-- Material to process --
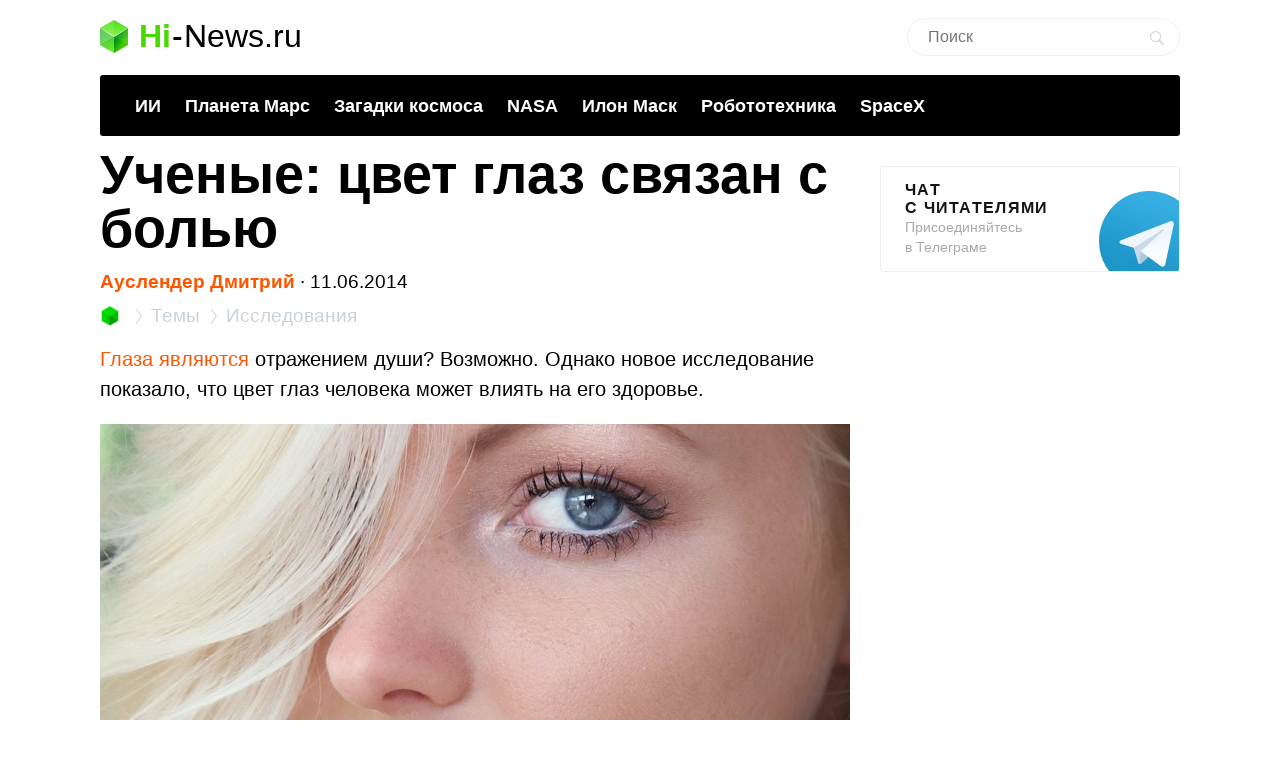

--- FILE ---
content_type: text/html; charset=utf-8
request_url: https://www.google.com/recaptcha/api2/aframe
body_size: 249
content:
<!DOCTYPE HTML><html><head><meta http-equiv="content-type" content="text/html; charset=UTF-8"></head><body><script nonce="tgS4SBr0R9BoC_XbhHzYhQ">/** Anti-fraud and anti-abuse applications only. See google.com/recaptcha */ try{var clients={'sodar':'https://pagead2.googlesyndication.com/pagead/sodar?'};window.addEventListener("message",function(a){try{if(a.source===window.parent){var b=JSON.parse(a.data);var c=clients[b['id']];if(c){var d=document.createElement('img');d.src=c+b['params']+'&rc='+(localStorage.getItem("rc::a")?sessionStorage.getItem("rc::b"):"");window.document.body.appendChild(d);sessionStorage.setItem("rc::e",parseInt(sessionStorage.getItem("rc::e")||0)+1);localStorage.setItem("rc::h",'1768761962600');}}}catch(b){}});window.parent.postMessage("_grecaptcha_ready", "*");}catch(b){}</script></body></html>

--- FILE ---
content_type: application/javascript; charset=utf-8
request_url: https://hi-news.ru/wp-content/themes/101media/js/youtube-video.js?ver=1.1
body_size: 1214
content:
function findVideos() {
    let videos = document.querySelectorAll('.video');

    for (let i = 0; i < videos.length; i++) {
        setupVideo(videos[i]);
    }
}

function setupVideo(video) {
    let link = video.querySelector('.video__link'),
        media = video.querySelector('.video__media'),
        button = video.querySelector('.video__button'),
        id = parseMediaURL(media),
        iframe = createIframe(id);

    video.addEventListener('click', () => {
        link.remove();
        button.remove();
        video.appendChild(iframe);
    });

    link.removeAttribute('href');
    video.classList.add('video--enabled');
}

function parseMediaURL(media) {
    let regexp = /https:\/\/i\.ytimg\.com\/vi\/([a-zA-Z0-9_-]+)\/[a-zA-Z0-9_-]+\.[a-zA-Z0-9_-]+/i,
        url = media.src,
        match = url.match(regexp);
    return match[1];
}

function createIframe(id, is_desktop = true) {
    let iframe = document.createElement('iframe'),
        query = is_desktop ? '?rel=0&showinfo=0&autoplay=1' : '?rel=0&showinfo=0';

    if (is_desktop) {
        iframe.setAttribute('allow', 'autoplay');
    }

    iframe.setAttribute('allowfullscreen', '');
    iframe.setAttribute('src', 'https://www.youtube.com/embed/' + id + query);
    iframe.classList.add('video__media');

    return iframe;
}

findVideos();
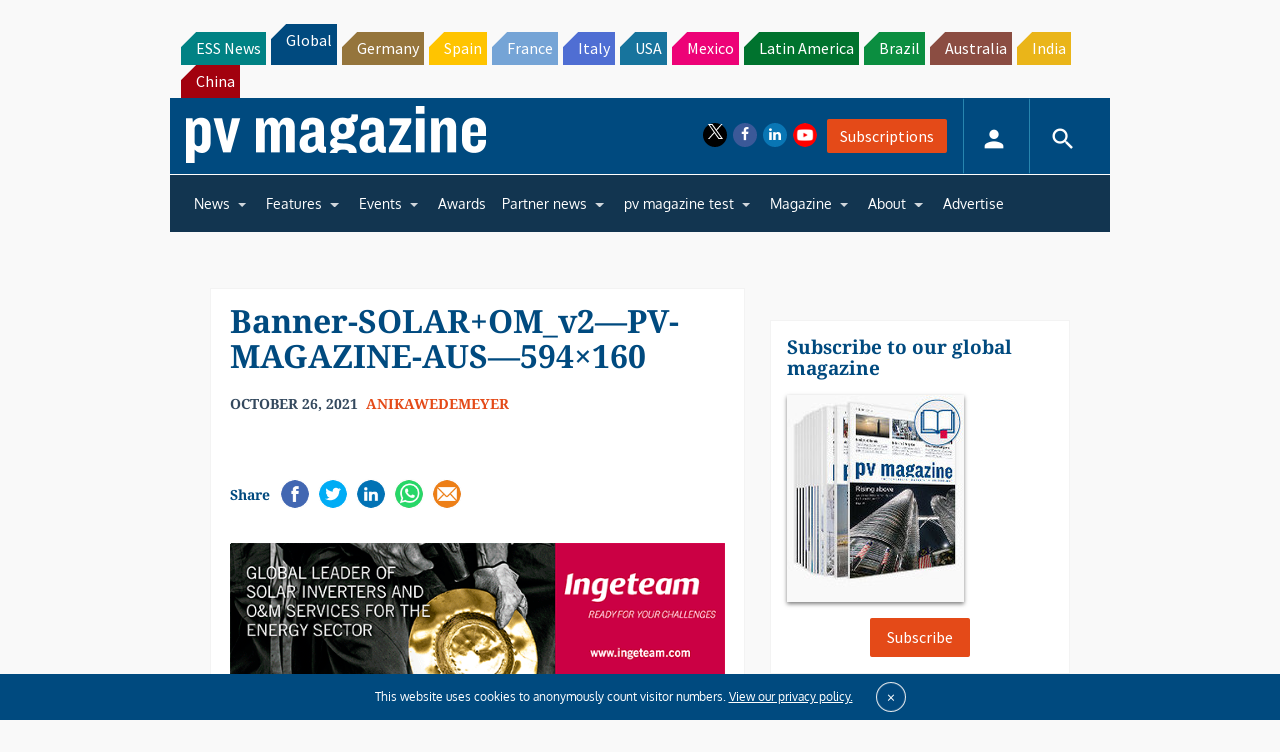

--- FILE ---
content_type: text/html; charset=utf-8
request_url: https://www.google.com/recaptcha/api2/aframe
body_size: 248
content:
<!DOCTYPE HTML><html><head><meta http-equiv="content-type" content="text/html; charset=UTF-8"></head><body><script nonce="IasM0LZMlGlAZ3ilZZbniw">/** Anti-fraud and anti-abuse applications only. See google.com/recaptcha */ try{var clients={'sodar':'https://pagead2.googlesyndication.com/pagead/sodar?'};window.addEventListener("message",function(a){try{if(a.source===window.parent){var b=JSON.parse(a.data);var c=clients[b['id']];if(c){var d=document.createElement('img');d.src=c+b['params']+'&rc='+(localStorage.getItem("rc::a")?sessionStorage.getItem("rc::b"):"");window.document.body.appendChild(d);sessionStorage.setItem("rc::e",parseInt(sessionStorage.getItem("rc::e")||0)+1);localStorage.setItem("rc::h",'1768925568126');}}}catch(b){}});window.parent.postMessage("_grecaptcha_ready", "*");}catch(b){}</script></body></html>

-- What you have to do --
Set down every entry above again exactly, dropping each picture.

-- Response box --
--- FILE ---
content_type: text/html; charset=utf-8
request_url: https://www.google.com/recaptcha/api2/aframe
body_size: 249
content:
<!DOCTYPE HTML><html><head><meta http-equiv="content-type" content="text/html; charset=UTF-8"></head><body><script nonce="tgS4SBr0R9BoC_XbhHzYhQ">/** Anti-fraud and anti-abuse applications only. See google.com/recaptcha */ try{var clients={'sodar':'https://pagead2.googlesyndication.com/pagead/sodar?'};window.addEventListener("message",function(a){try{if(a.source===window.parent){var b=JSON.parse(a.data);var c=clients[b['id']];if(c){var d=document.createElement('img');d.src=c+b['params']+'&rc='+(localStorage.getItem("rc::a")?sessionStorage.getItem("rc::b"):"");window.document.body.appendChild(d);sessionStorage.setItem("rc::e",parseInt(sessionStorage.getItem("rc::e")||0)+1);localStorage.setItem("rc::h",'1768761962600');}}}catch(b){}});window.parent.postMessage("_grecaptcha_ready", "*");}catch(b){}</script></body></html>

--- FILE ---
content_type: application/javascript; charset=utf-8
request_url: https://hi-news.ru/wp-content/themes/101media/js/youtube-video.js?ver=1.1
body_size: 1214
content:
function findVideos() {
    let videos = document.querySelectorAll('.video');

    for (let i = 0; i < videos.length; i++) {
        setupVideo(videos[i]);
    }
}

function setupVideo(video) {
    let link = video.querySelector('.video__link'),
        media = video.querySelector('.video__media'),
        button = video.querySelector('.video__button'),
        id = parseMediaURL(media),
        iframe = createIframe(id);

    video.addEventListener('click', () => {
        link.remove();
        button.remove();
        video.appendChild(iframe);
    });

    link.removeAttribute('href');
    video.classList.add('video--enabled');
}

function parseMediaURL(media) {
    let regexp = /https:\/\/i\.ytimg\.com\/vi\/([a-zA-Z0-9_-]+)\/[a-zA-Z0-9_-]+\.[a-zA-Z0-9_-]+/i,
        url = media.src,
        match = url.match(regexp);
    return match[1];
}

function createIframe(id, is_desktop = true) {
    let iframe = document.createElement('iframe'),
        query = is_desktop ? '?rel=0&showinfo=0&autoplay=1' : '?rel=0&showinfo=0';

    if (is_desktop) {
        iframe.setAttribute('allow', 'autoplay');
    }

    iframe.setAttribute('allowfullscreen', '');
    iframe.setAttribute('src', 'https://www.youtube.com/embed/' + id + query);
    iframe.classList.add('video__media');

    return iframe;
}

findVideos();

--- FILE ---
content_type: text/html; charset=utf-8
request_url: https://www.google.com/recaptcha/api2/aframe
body_size: 248
content:
<!DOCTYPE HTML><html><head><meta http-equiv="content-type" content="text/html; charset=UTF-8"></head><body><script nonce="IasM0LZMlGlAZ3ilZZbniw">/** Anti-fraud and anti-abuse applications only. See google.com/recaptcha */ try{var clients={'sodar':'https://pagead2.googlesyndication.com/pagead/sodar?'};window.addEventListener("message",function(a){try{if(a.source===window.parent){var b=JSON.parse(a.data);var c=clients[b['id']];if(c){var d=document.createElement('img');d.src=c+b['params']+'&rc='+(localStorage.getItem("rc::a")?sessionStorage.getItem("rc::b"):"");window.document.body.appendChild(d);sessionStorage.setItem("rc::e",parseInt(sessionStorage.getItem("rc::e")||0)+1);localStorage.setItem("rc::h",'1768925568126');}}}catch(b){}});window.parent.postMessage("_grecaptcha_ready", "*");}catch(b){}</script></body></html>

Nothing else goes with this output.